_WHAT IS NEEDED_: Retype the rows from the line with "How far is wet" up to and including the line with "131 centimetres", leaving the pictures out of your answer.

________________________________________

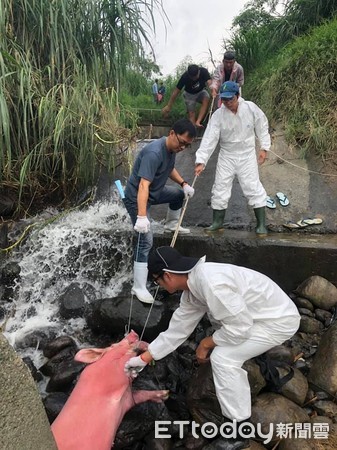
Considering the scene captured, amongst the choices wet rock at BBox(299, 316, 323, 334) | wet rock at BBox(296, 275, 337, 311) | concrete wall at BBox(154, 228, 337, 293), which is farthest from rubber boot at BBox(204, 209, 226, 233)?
wet rock at BBox(299, 316, 323, 334)

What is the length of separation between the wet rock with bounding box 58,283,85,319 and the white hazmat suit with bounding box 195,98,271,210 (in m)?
2.06

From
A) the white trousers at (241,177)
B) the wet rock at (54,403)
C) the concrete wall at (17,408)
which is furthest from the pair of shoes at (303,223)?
the concrete wall at (17,408)

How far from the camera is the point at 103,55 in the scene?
5.73 metres

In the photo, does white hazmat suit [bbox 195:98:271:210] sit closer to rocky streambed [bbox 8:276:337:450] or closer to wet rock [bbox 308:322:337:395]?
rocky streambed [bbox 8:276:337:450]

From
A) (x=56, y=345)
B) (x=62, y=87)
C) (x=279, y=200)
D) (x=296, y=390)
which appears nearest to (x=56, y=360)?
(x=56, y=345)

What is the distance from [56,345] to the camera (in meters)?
3.68

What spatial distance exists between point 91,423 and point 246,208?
12.9 ft

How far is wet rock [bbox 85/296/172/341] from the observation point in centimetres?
376

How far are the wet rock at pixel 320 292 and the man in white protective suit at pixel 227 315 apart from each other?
1.43 m

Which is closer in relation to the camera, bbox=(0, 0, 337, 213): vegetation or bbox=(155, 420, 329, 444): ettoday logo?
bbox=(155, 420, 329, 444): ettoday logo

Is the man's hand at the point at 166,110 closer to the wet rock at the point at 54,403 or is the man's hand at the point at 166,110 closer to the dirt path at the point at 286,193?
the dirt path at the point at 286,193

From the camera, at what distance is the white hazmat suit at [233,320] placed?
2506mm

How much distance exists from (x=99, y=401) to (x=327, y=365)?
1.87 meters

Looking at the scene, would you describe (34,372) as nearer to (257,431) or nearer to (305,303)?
(257,431)
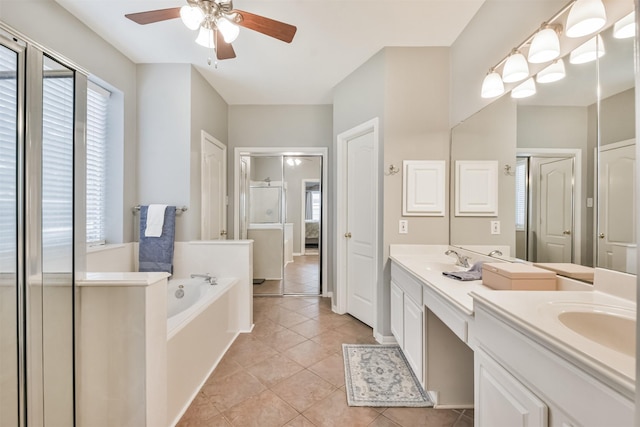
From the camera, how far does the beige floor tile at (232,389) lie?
1.63m

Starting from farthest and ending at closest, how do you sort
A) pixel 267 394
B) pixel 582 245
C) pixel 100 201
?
pixel 100 201 → pixel 267 394 → pixel 582 245

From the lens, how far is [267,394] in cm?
169

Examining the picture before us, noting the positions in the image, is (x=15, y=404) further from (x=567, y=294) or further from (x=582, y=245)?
(x=582, y=245)

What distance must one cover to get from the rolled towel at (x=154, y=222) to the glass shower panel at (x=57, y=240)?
1265mm

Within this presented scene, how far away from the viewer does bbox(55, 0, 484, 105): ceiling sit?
1.81 meters

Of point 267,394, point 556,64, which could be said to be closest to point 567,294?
point 556,64

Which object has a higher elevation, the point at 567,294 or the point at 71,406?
the point at 567,294

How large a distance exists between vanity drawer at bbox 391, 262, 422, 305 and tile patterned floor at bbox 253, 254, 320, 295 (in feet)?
5.73

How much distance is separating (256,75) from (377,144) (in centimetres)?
154

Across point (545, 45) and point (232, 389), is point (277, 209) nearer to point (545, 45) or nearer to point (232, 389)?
point (232, 389)

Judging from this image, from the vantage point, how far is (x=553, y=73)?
131 centimetres

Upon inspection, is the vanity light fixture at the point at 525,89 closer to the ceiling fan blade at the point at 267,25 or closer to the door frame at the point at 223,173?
the ceiling fan blade at the point at 267,25

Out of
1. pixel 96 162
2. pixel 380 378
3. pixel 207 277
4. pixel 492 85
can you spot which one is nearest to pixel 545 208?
pixel 492 85

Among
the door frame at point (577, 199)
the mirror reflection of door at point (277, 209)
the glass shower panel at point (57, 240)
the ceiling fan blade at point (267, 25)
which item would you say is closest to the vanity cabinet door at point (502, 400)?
the door frame at point (577, 199)
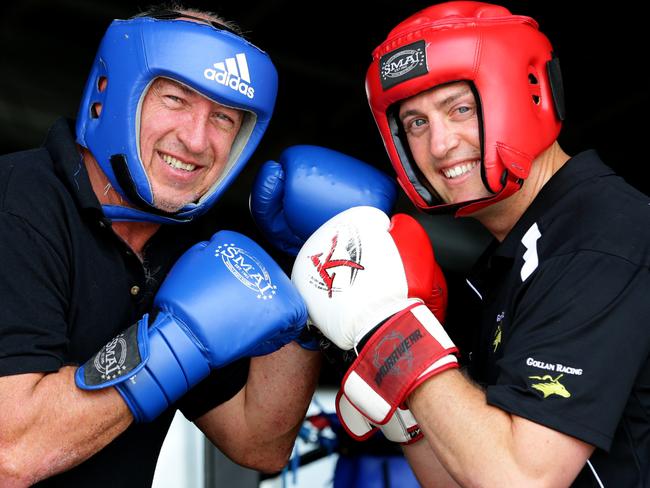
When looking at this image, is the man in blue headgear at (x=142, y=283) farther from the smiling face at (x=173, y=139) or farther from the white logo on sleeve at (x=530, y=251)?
the white logo on sleeve at (x=530, y=251)

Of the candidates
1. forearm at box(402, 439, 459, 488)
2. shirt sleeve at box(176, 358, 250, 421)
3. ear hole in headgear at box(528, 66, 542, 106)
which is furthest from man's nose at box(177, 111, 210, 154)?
forearm at box(402, 439, 459, 488)

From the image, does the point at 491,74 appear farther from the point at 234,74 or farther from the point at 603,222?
the point at 234,74

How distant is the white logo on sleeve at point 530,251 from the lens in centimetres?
183

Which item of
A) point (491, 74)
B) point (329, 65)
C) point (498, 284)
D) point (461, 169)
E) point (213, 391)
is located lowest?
point (213, 391)

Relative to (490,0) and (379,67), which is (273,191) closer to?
(379,67)

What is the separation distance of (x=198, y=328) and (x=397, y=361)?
1.39 feet

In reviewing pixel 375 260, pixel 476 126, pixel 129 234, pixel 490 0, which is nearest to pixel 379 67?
pixel 476 126

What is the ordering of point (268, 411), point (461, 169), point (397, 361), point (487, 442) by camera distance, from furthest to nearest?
point (268, 411) < point (461, 169) < point (397, 361) < point (487, 442)

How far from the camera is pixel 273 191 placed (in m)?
2.22

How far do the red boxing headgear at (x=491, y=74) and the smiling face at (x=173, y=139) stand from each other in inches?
18.2

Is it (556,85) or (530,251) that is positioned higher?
(556,85)

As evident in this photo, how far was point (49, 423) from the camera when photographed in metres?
1.68

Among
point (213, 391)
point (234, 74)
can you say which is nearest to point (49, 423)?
point (213, 391)

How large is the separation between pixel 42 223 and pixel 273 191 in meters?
0.63
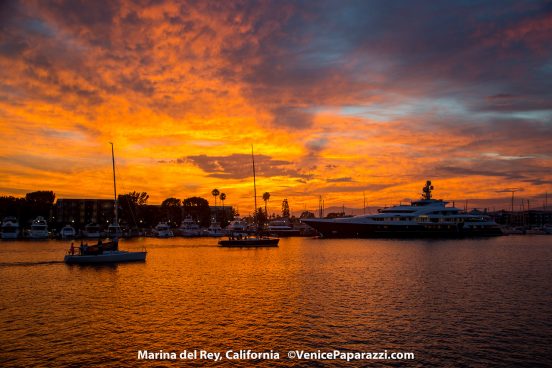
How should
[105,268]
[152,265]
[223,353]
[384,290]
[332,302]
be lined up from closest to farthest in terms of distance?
[223,353], [332,302], [384,290], [105,268], [152,265]

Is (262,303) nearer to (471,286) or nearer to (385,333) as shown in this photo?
(385,333)

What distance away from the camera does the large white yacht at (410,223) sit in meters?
147

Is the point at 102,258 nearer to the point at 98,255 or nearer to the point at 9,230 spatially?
the point at 98,255

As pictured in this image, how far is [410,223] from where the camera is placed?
14675 centimetres

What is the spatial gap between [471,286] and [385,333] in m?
22.9

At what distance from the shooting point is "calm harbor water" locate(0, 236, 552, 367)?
2503 cm

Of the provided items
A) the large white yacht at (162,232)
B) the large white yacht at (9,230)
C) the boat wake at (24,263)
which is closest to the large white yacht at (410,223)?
the large white yacht at (162,232)

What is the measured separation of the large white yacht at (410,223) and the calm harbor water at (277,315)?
88052mm

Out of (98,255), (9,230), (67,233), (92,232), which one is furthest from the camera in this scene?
(92,232)

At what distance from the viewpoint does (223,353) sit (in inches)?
976

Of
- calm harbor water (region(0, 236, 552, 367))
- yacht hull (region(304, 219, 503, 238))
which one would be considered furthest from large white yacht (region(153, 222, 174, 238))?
calm harbor water (region(0, 236, 552, 367))

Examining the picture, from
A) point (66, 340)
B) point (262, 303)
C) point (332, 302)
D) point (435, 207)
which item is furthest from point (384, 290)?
point (435, 207)

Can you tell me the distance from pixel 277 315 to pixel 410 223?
122318 mm

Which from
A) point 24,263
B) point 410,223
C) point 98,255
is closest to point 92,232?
point 24,263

________________________________________

_TASK SOLUTION_:
How far is wet rock [bbox 85/296/172/341] from the observation point in centimetres?
376

How far are the wet rock at pixel 320 292 and the man in white protective suit at pixel 227 315 apart from each other?
1.43 m

Which is closer in relation to the camera, bbox=(0, 0, 337, 213): vegetation or bbox=(155, 420, 329, 444): ettoday logo?
bbox=(155, 420, 329, 444): ettoday logo

Is the man's hand at the point at 166,110 closer to the wet rock at the point at 54,403 or is the man's hand at the point at 166,110 closer to the dirt path at the point at 286,193?
the dirt path at the point at 286,193

From the camera, at what distance is the white hazmat suit at [233,320] placed?
2506mm

How much distance exists from (x=99, y=401) to (x=327, y=365)?
1.87 meters

Looking at the scene, would you describe (34,372) as nearer to (257,431) or nearer to (305,303)?
(257,431)
From the camera, how far does the beige floor tile at (232,389) lie?
1.63m

Starting from farthest and ending at closest, how do you sort
A) pixel 267 394
B) pixel 582 245
C) pixel 100 201
?
pixel 100 201 → pixel 267 394 → pixel 582 245

From the lens, how far is [267,394] in cm?
169

Examining the picture before us, noting the positions in the image, is (x=15, y=404) further from (x=567, y=294) or further from (x=582, y=245)?
(x=582, y=245)

What distance must one cover to get from the rolled towel at (x=154, y=222) to the glass shower panel at (x=57, y=240)?
1265mm

Within this presented scene, how far away from the viewer does bbox(55, 0, 484, 105): ceiling sit?
1.81 meters

Of point 267,394, point 556,64, which could be said to be closest to point 567,294?
point 556,64

Which object has a higher elevation, the point at 567,294 or the point at 71,406?
the point at 567,294

How large a distance exists between vanity drawer at bbox 391, 262, 422, 305 and tile patterned floor at bbox 253, 254, 320, 295 (in feet)?
5.73

How much distance is separating (256,75) from (377,144) (in centimetres)?
154

Across point (545, 45) and point (232, 389), is point (277, 209) nearer to point (545, 45) or nearer to point (232, 389)?
point (232, 389)

Judging from this image, from the vantage point, how far is (x=553, y=73)?
131 centimetres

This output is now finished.